# email notifications not working



## conlechi (May 6, 2006)

Have email notifications stopped again or is it just me :?


----------



## Hoggy (May 8, 2002)

Hi Mark, John-H was looking into it earlier today.
Hoggy.


----------



## John-H (Jul 13, 2005)

Hi Mark,

We decided not to send you any more emails :wink:

Actually, yes you are correct, We've noticed it getting a bit spuradic over the last few hours and it seems to have stopped now. I've tried sending a test email out from the system and that's not worked so I'm presuming it's a mail server issue so I've emailed for support. Hopefully a reboot will sort it soon - providing the email gets through :roll:

Chees,
John


----------



## John-H (Jul 13, 2005)

Just had a shed load come through - perhaps it's been reset and is now catching up - hopefully


----------



## John-H (Jul 13, 2005)

Test email now works instantly


----------



## conlechi (May 6, 2006)

All working fine for me now  Thanks John


----------



## John-H (Jul 13, 2005)

Apparently the mail server ran out of memory but a reboot cured it.


----------



## A3DFU (May 7, 2002)

again -----> since some time now. I get some but only about one tenths :?

PS, it didn't cure it for me


----------



## Ikon66 (Sep 12, 2003)

Still fine for me :?


----------



## John-H (Jul 13, 2005)

I'm getting them coming through but with a bit of a delay today. Dani, are you not getting them within the hour? Mine are but not instant today. Maybe nothing... When we reset the server did you not receive loads of notifications and things catch up?


----------



## A3DFU (May 7, 2002)

John-H said:


> When we reset the server did you not receive loads of notifications and things catch up?


Some came through and still do - others do not :?


----------

→ **Entries**
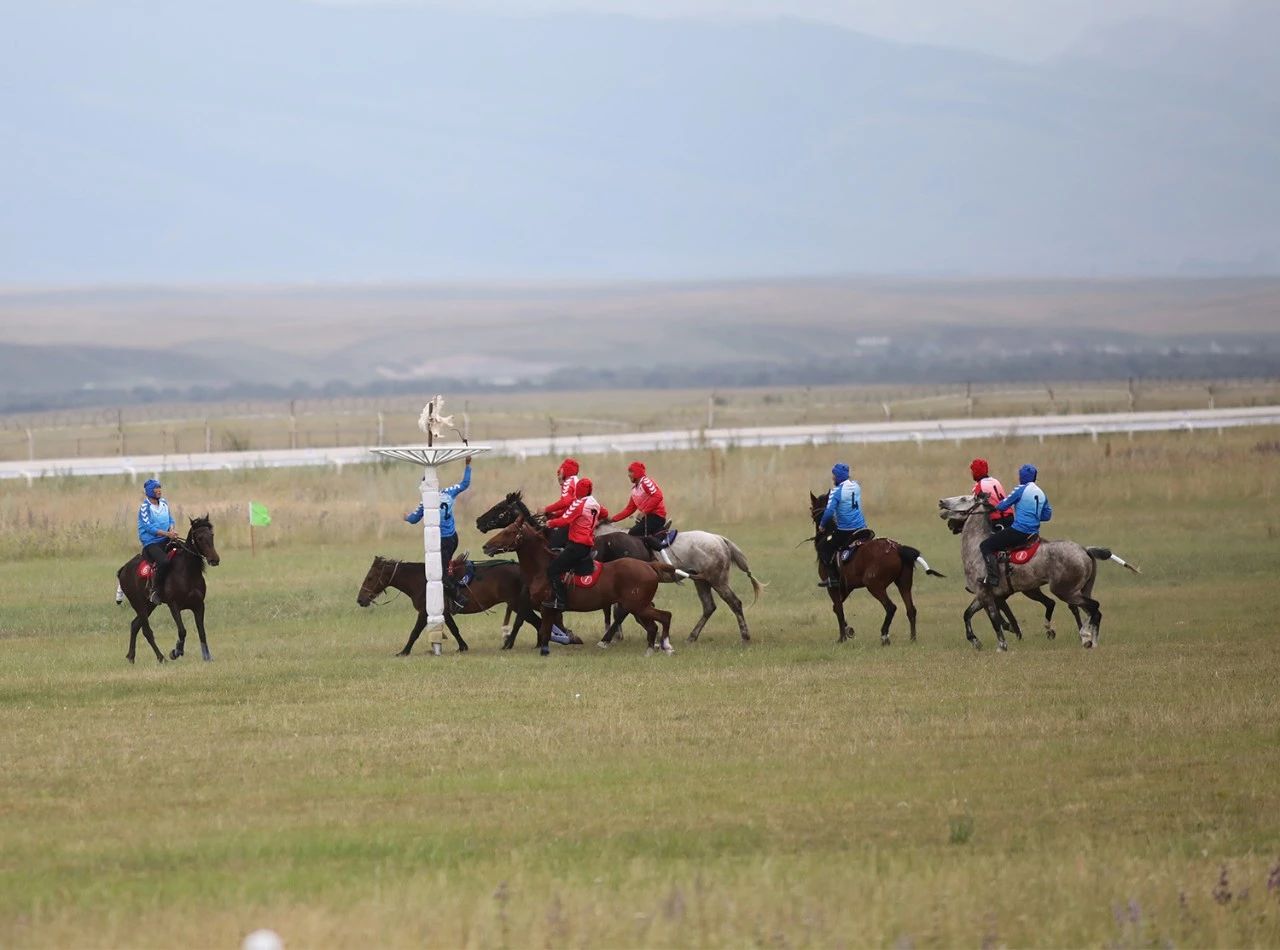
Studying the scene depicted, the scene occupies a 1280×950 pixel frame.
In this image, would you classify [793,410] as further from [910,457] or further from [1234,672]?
[1234,672]

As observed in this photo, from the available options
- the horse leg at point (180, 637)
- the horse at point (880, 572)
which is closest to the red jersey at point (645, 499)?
the horse at point (880, 572)

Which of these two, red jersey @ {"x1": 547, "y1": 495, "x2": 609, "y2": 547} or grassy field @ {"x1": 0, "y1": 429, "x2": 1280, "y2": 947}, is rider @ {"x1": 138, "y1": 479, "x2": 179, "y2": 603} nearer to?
grassy field @ {"x1": 0, "y1": 429, "x2": 1280, "y2": 947}

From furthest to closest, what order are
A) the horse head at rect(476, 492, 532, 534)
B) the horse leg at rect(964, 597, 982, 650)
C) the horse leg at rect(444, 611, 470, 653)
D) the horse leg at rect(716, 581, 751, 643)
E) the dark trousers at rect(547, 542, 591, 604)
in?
the horse leg at rect(716, 581, 751, 643) < the horse leg at rect(444, 611, 470, 653) < the horse head at rect(476, 492, 532, 534) < the dark trousers at rect(547, 542, 591, 604) < the horse leg at rect(964, 597, 982, 650)

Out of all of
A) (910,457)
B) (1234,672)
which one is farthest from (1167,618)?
(910,457)

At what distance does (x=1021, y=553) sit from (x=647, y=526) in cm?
469

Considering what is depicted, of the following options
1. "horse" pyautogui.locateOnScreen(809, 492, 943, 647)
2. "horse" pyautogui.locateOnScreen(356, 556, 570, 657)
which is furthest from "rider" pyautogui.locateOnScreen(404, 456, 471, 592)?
"horse" pyautogui.locateOnScreen(809, 492, 943, 647)

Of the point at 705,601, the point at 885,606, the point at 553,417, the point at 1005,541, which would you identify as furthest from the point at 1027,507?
the point at 553,417

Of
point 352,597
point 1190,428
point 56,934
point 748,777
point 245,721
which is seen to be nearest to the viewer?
point 56,934

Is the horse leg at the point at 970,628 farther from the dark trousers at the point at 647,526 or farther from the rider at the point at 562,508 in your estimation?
the rider at the point at 562,508

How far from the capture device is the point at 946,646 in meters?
22.8

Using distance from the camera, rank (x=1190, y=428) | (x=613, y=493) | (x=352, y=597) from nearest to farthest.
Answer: (x=352, y=597) < (x=613, y=493) < (x=1190, y=428)

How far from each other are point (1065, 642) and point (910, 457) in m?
30.1

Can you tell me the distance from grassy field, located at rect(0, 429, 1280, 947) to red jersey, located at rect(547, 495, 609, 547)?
139 cm

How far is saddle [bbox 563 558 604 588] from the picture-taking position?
22.7m
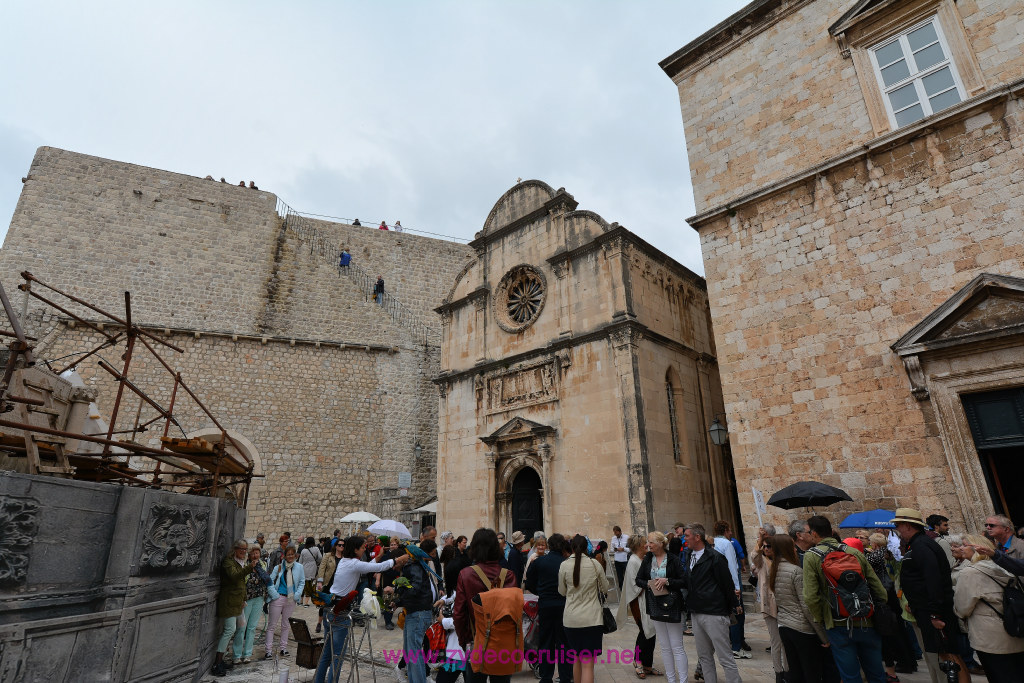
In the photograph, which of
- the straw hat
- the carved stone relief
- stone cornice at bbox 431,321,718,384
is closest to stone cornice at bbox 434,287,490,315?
stone cornice at bbox 431,321,718,384

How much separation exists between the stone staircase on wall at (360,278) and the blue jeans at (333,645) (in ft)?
57.5

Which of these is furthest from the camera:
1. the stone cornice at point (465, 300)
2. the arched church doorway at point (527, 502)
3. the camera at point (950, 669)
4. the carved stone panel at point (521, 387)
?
the stone cornice at point (465, 300)

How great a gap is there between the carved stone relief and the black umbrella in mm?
8232

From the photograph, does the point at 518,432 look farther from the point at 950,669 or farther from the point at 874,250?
A: the point at 950,669

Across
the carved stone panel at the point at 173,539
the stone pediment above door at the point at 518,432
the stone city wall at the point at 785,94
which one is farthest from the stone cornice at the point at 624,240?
the carved stone panel at the point at 173,539

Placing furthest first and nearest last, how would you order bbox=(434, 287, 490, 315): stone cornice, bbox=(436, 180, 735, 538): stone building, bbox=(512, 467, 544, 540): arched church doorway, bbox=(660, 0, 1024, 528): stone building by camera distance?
bbox=(434, 287, 490, 315): stone cornice, bbox=(512, 467, 544, 540): arched church doorway, bbox=(436, 180, 735, 538): stone building, bbox=(660, 0, 1024, 528): stone building

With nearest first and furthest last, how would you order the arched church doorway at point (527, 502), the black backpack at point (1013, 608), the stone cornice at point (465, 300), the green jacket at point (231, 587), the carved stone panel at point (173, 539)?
the black backpack at point (1013, 608) < the carved stone panel at point (173, 539) < the green jacket at point (231, 587) < the arched church doorway at point (527, 502) < the stone cornice at point (465, 300)

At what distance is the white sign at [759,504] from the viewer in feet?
27.7

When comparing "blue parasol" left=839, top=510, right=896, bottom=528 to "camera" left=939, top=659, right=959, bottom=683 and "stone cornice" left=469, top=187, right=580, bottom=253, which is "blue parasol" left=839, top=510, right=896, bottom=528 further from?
"stone cornice" left=469, top=187, right=580, bottom=253

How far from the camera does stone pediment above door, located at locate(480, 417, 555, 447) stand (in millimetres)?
13117

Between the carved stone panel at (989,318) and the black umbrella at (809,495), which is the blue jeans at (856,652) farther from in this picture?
the carved stone panel at (989,318)

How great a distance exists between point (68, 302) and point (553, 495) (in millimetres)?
19918

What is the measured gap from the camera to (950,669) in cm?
446

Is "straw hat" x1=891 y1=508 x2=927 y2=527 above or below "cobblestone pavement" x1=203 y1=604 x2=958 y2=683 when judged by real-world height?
above
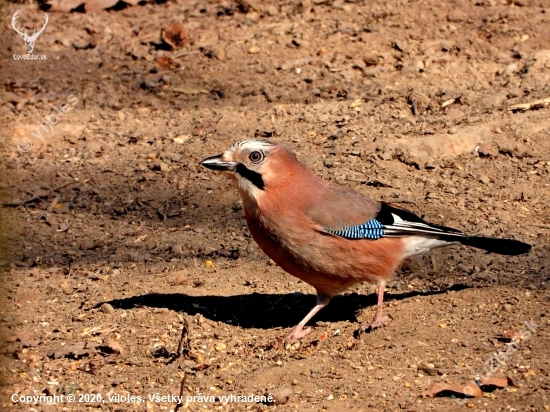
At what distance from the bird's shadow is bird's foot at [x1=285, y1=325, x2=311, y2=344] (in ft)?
1.01

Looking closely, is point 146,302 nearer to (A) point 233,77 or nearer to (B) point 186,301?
(B) point 186,301

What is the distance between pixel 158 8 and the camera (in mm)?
11859

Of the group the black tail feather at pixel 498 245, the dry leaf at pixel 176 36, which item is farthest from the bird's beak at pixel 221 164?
the dry leaf at pixel 176 36

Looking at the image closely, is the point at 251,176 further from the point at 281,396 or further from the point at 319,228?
the point at 281,396

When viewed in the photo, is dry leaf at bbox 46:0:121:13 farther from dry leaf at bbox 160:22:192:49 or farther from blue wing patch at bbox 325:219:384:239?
blue wing patch at bbox 325:219:384:239

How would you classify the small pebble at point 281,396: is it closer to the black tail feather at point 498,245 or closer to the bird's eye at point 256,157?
the bird's eye at point 256,157

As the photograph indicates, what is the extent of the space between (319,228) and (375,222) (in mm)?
507

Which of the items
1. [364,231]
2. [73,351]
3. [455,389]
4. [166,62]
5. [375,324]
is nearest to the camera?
[455,389]

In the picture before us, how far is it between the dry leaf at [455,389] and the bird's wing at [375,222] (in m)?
1.52

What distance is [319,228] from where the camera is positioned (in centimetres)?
653

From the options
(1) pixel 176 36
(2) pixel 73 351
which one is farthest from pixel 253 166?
(1) pixel 176 36

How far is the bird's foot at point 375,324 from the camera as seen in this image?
6500 mm

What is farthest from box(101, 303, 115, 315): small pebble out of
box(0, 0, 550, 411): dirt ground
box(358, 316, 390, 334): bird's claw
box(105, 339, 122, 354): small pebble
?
box(358, 316, 390, 334): bird's claw

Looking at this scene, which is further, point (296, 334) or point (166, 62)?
point (166, 62)
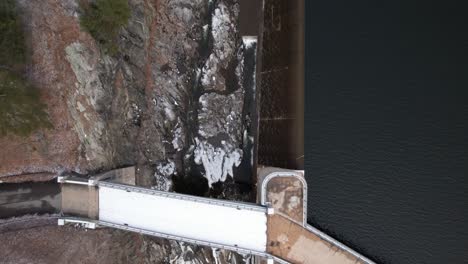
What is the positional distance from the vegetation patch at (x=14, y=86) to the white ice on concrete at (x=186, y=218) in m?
5.57

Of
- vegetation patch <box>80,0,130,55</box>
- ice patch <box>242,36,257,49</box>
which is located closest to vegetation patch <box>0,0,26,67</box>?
vegetation patch <box>80,0,130,55</box>

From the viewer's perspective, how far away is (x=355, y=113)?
79.5 ft

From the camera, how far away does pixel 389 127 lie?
2402cm

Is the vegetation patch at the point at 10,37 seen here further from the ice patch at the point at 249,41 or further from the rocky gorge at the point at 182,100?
the ice patch at the point at 249,41

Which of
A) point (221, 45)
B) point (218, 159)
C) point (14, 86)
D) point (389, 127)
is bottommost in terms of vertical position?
point (218, 159)

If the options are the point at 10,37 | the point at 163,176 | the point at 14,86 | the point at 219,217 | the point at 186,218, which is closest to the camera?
the point at 10,37

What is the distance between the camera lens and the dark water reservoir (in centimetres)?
2373

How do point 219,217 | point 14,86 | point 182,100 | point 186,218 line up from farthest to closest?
point 182,100, point 186,218, point 219,217, point 14,86

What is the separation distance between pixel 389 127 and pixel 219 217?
12.6m

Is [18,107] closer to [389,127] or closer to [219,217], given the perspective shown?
[219,217]

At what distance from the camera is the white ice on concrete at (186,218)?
21.4 metres

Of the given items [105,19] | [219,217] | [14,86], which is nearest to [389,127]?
[219,217]

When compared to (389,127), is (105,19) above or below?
above

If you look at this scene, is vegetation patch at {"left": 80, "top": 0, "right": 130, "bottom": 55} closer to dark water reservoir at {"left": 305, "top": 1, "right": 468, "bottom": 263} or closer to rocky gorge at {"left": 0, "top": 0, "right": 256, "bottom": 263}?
rocky gorge at {"left": 0, "top": 0, "right": 256, "bottom": 263}
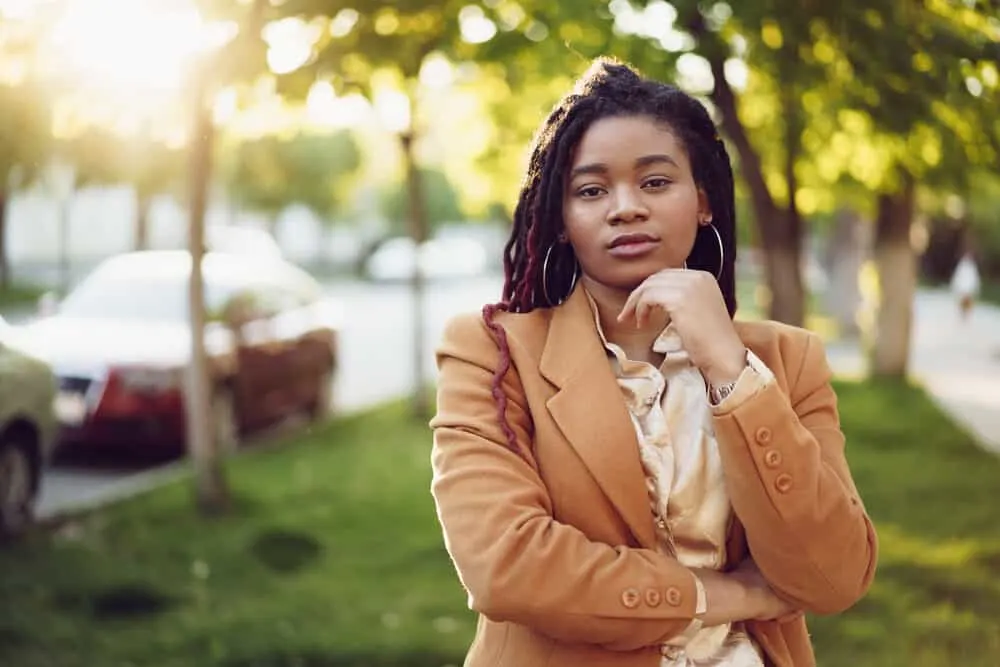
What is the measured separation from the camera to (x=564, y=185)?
7.00 feet

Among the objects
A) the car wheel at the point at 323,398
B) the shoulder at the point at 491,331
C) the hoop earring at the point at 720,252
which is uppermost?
the hoop earring at the point at 720,252

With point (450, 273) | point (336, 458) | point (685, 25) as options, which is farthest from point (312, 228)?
point (685, 25)

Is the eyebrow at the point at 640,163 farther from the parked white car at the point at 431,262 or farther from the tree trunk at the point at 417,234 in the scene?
the parked white car at the point at 431,262

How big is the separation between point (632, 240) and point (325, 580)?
4914 millimetres

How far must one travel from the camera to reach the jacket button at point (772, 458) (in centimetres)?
192

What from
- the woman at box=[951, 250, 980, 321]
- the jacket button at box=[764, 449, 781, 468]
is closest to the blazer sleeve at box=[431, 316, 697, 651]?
the jacket button at box=[764, 449, 781, 468]

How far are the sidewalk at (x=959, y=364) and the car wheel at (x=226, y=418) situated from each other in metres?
6.42

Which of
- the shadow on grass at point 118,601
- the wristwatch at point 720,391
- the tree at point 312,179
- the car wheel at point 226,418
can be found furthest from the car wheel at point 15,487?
the tree at point 312,179

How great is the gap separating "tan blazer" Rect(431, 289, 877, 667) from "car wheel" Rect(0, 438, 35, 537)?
6.05 meters

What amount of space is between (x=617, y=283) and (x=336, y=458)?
336 inches

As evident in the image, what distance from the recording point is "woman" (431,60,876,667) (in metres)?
1.95

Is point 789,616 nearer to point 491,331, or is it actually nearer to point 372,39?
point 491,331

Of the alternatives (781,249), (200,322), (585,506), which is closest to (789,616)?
(585,506)

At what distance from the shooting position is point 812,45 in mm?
5238
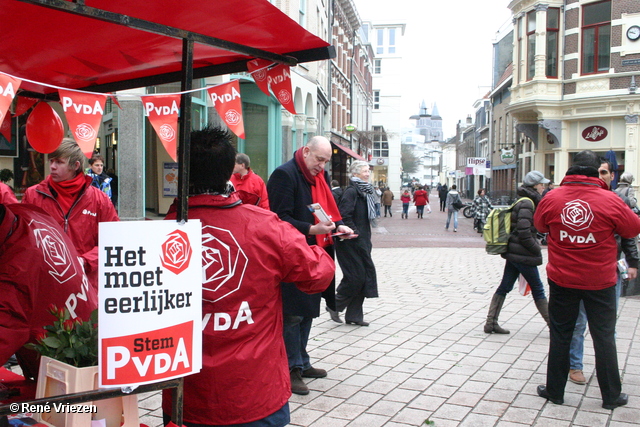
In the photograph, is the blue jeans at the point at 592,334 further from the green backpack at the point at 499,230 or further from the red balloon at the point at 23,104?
the red balloon at the point at 23,104

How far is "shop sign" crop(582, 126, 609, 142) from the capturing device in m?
22.9

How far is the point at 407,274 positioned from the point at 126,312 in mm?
9301

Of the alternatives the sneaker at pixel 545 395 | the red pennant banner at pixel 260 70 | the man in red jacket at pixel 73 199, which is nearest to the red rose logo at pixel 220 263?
the red pennant banner at pixel 260 70

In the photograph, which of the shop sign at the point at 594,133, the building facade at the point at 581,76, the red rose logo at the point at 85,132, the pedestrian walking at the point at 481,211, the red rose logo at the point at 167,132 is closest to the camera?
the red rose logo at the point at 85,132

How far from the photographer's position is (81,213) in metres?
4.24

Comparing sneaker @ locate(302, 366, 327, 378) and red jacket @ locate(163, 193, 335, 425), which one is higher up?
red jacket @ locate(163, 193, 335, 425)

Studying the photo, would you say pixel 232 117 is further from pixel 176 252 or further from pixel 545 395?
pixel 545 395

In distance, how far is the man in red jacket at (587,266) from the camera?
430 cm

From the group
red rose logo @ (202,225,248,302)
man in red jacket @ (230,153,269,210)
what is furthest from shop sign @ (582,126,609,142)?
red rose logo @ (202,225,248,302)

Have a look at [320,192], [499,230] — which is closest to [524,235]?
[499,230]

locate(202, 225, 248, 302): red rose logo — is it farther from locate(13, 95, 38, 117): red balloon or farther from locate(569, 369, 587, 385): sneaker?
locate(569, 369, 587, 385): sneaker

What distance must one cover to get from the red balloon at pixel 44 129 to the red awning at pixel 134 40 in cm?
16


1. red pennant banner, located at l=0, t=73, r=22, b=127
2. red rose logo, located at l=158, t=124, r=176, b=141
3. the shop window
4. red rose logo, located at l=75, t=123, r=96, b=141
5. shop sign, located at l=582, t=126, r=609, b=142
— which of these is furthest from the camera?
shop sign, located at l=582, t=126, r=609, b=142

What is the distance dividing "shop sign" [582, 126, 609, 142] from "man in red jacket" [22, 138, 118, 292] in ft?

→ **Task directions**
Reproduce the passage of the email notifications thread above between "again -----> since" and "fine for me :?", inclusive.

→ **Task response**
again -----> since some time now. I get some but only about one tenths :?

PS, it didn't cure it for me


----------



## Ikon66 (Sep 12, 2003)

Still fine for me :?